Hee tabi birde o lanet tecavüz girişimini. O unutulacak gibi değildi zaten. Şimdi onu aklıma getirmek istemiyordum.
"Hayır ne dedim." dedim gözlerimi pörtleterek. Bana bakıp dudağının bir kenarını yukarı kıvırdı.
"Gerçekten telefonda bana söylediklerini seni kurtardığımı o adamın sana tec.." demesine kalmadan sözünü kestim
"Tamam o şerefizi ve sarkıntılık olayını hatırlıyorum."
"Bence basit bir sarkıntılık değildi." deyil gülmeye devam etti.
"Sana teşekkür edememiştim."  dedim utanarak.
"Bir teşekkür ile kurtulacağınımı sanıyorsun. Bu ikinci seni kurtarışım." dediğinde daha çok utandım
"Benden utanma. Suratıma bak." dediğinde ona baktım.
"Ne yapmamı istiyorsun. Benim gibi birisi ne verebilir sana her işte beceriksizin tekiyim." dediğimde bir kez daha güldü.
"Bana borçlusun ufaklık."  dediğinde seslice iç çektim.
"Ne istiyorsun?" dedim gözlerimi devirirken.
"Şimdilik birşey istemiyorum. Elbet işim düşer."
Dediğinde cevap vermedim ve salataoık domates peynir salam ve reçelin olduğu masanın sandalyesini çekip oturdum. Bana sinirli bakışlarını yolladı. "Oturmayımı düşünüyorsun. Sen otur ben hazırlayım. Oh ne ala. Kak yardım et. Krepleri tabağa koy." dediğinde kafamı salladım. Ve krepleri tabaklara koymaya başladım.
"Dolapta meyve suyu var.

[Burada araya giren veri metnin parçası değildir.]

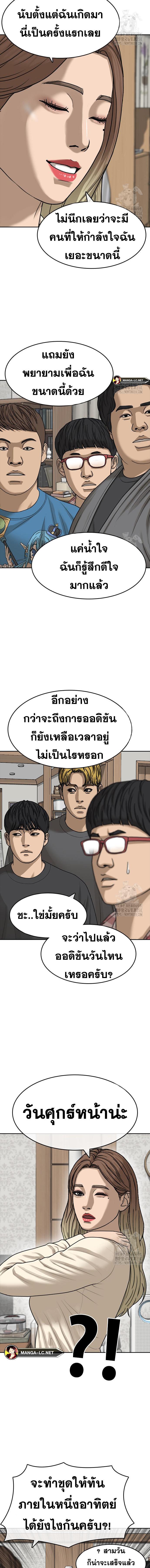 อ่านมังงะ Loser Life 2 ตอนที่ 38/12.jpg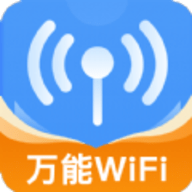 WiFi钥匙精灵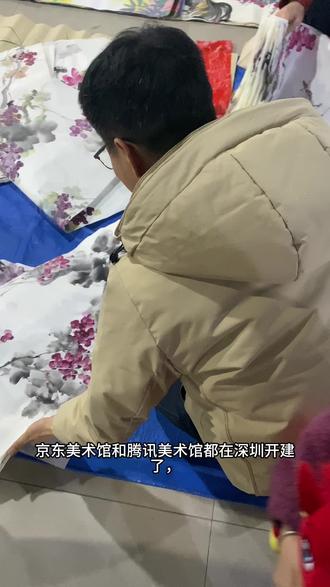 大厂都开始开美术馆了,都进军艺术行业,也不知道什么情况,是单纯造福社会,是树立对美的话语权还是商业布局,有没有大哥知道的来科谱一下#桂林书画市场 #书画老表 #花鸟画 #京东美术馆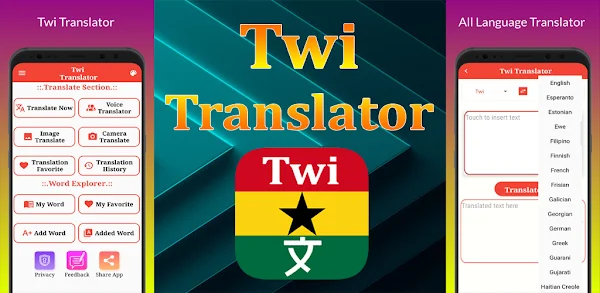 T Translation screenshot
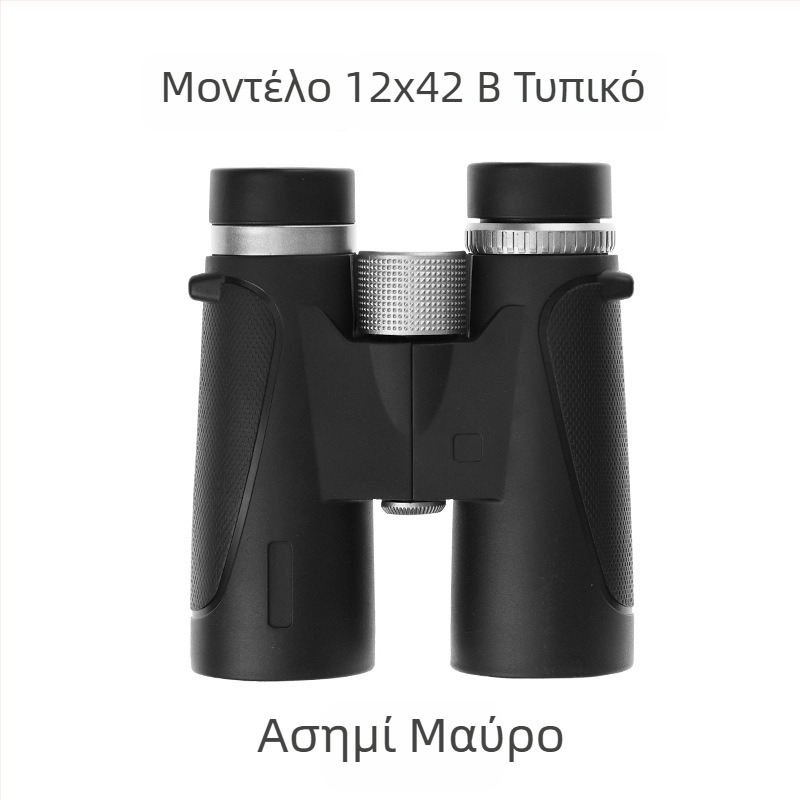 Κιάλια με AB σχεδίαση διπλού σωλήνα, 10x μεγέθυνση, ανθεκτικά σε κραδασμούς με εξωτερικό καουτσούκ, οπτικό πεδίο 109 m/1000 m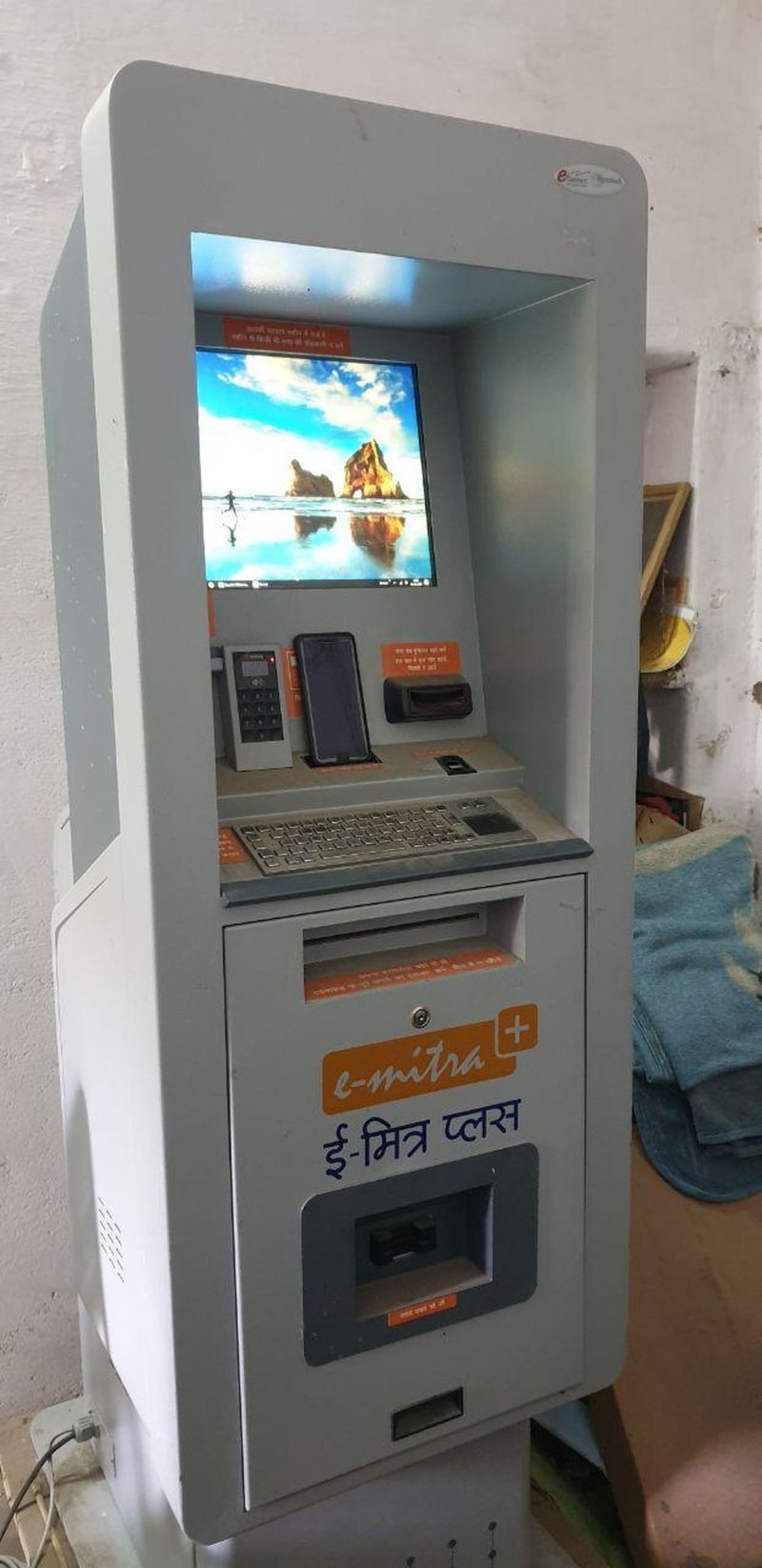 ई-मित्र प्लस की सुविधाओं पर धूल की चादर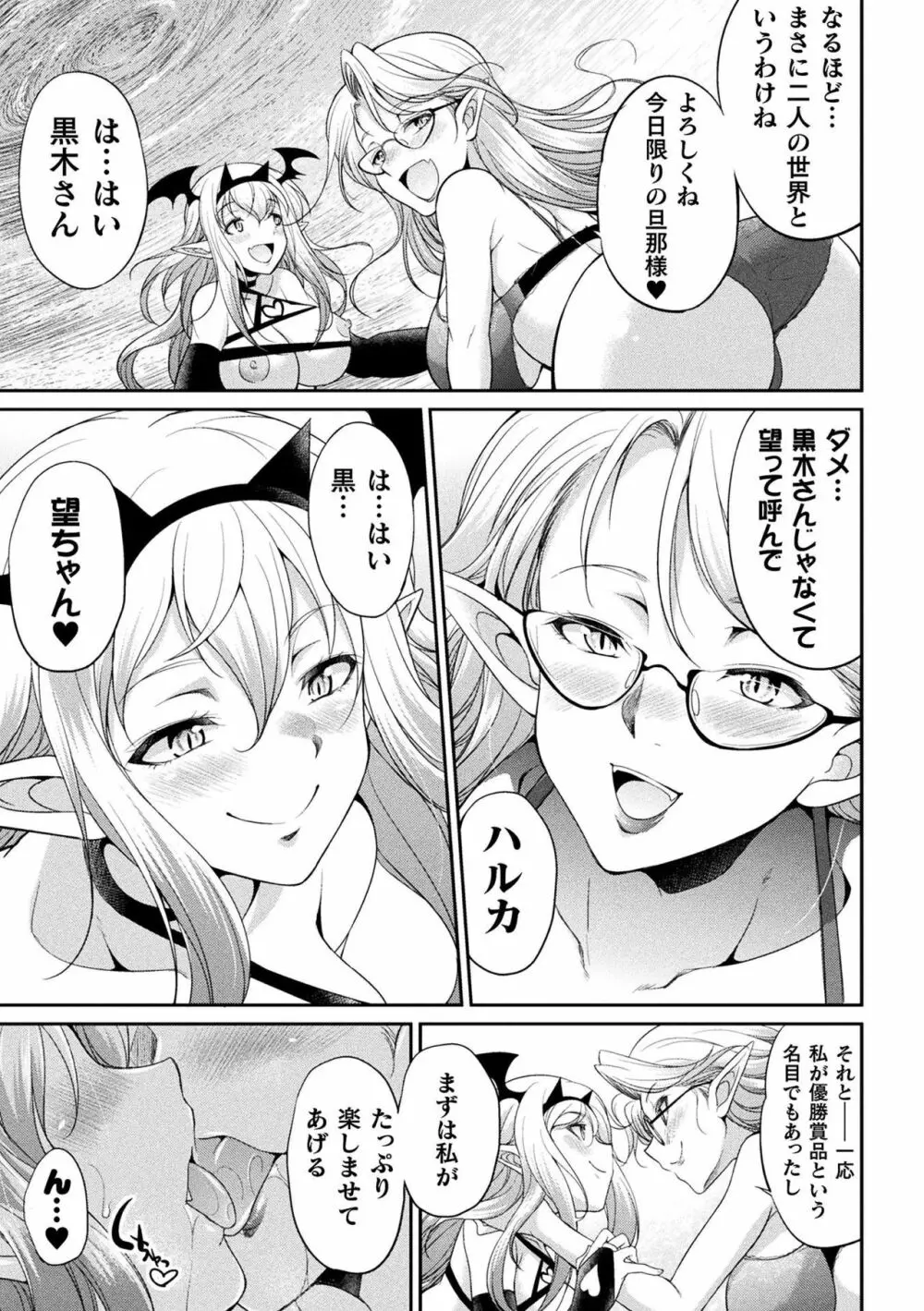 フタナリ島～The Queen of Penis～ 第5話 Page.11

Onlarıda doldur bardaklara." dediğinde dolaba gidip meyve suyunu aldım ve bardaklara döktüm.

Sonunda kahvaltıyı etmeye başladığımda çok acıktığımı anlamıştım. Kıtlıktan çıkmış gibi yemek yerken. Bora yemeğini bırakmış beni izliyordu. Bende ağzımdakini bitirip ona döndüm.
"Ne?" dedim alaycı bir ifadeyle
"Yavaş ye boğulucaksın. Önünden almıyorum." deyip güldü ve yemeğine döndü. Bende yavaşca yemeği yemeye başladım. Salatalığa uzanıp çatalımı batırdım ki aynı salatalıkta onunda çatalını gördüm
Ona gözlerimi kısmış bakarken oda bana 'bu benim' der gibi bakıyordu. Salatalığı almaya çalışırken işi inada bindirdim. O en sonunda pes edip çatalını çektiğinde zafer benim gülümsemesi yaptım
"Çocuk gibisin. Biraz büyü." dediğinde ona baktım. Ve morelim bozulsada belli etmemeye çalıştım.
"Nedem böyle dedin?" dediğimde birşey demeden yemeğiyle ilgilenmeye başladı. Doyduğumu hissettiğimde "Ellerine sağlık." deyip masadan kalkmaya çalıştım. Ama o kolumi tutup beni kalkığım yere geri oturttu.
"Çünkü öyle davranıyorsun." dediğinde bana bakıyordu. Şu konuyu kapatmaya çalışıyordum.
"Farkında değilim."
"Farkındasın."
Dediğinde susup yere bakmaya başladım.
"Neyse seni evine bırakayım işlerim var." dediğinde kafamı salladım

Eve geldiğimizde hiçbirşey demeden arabadan inmeye çalıştım. Ama kolumu tutup beni geri oturttuğunda ona şaşkınca bakmaya başladım.
"Bana borçlusun , unutma."
"Tamam unutmam tekrardan teşekkür ederim."  deyip arabadan indim ve eve girdim.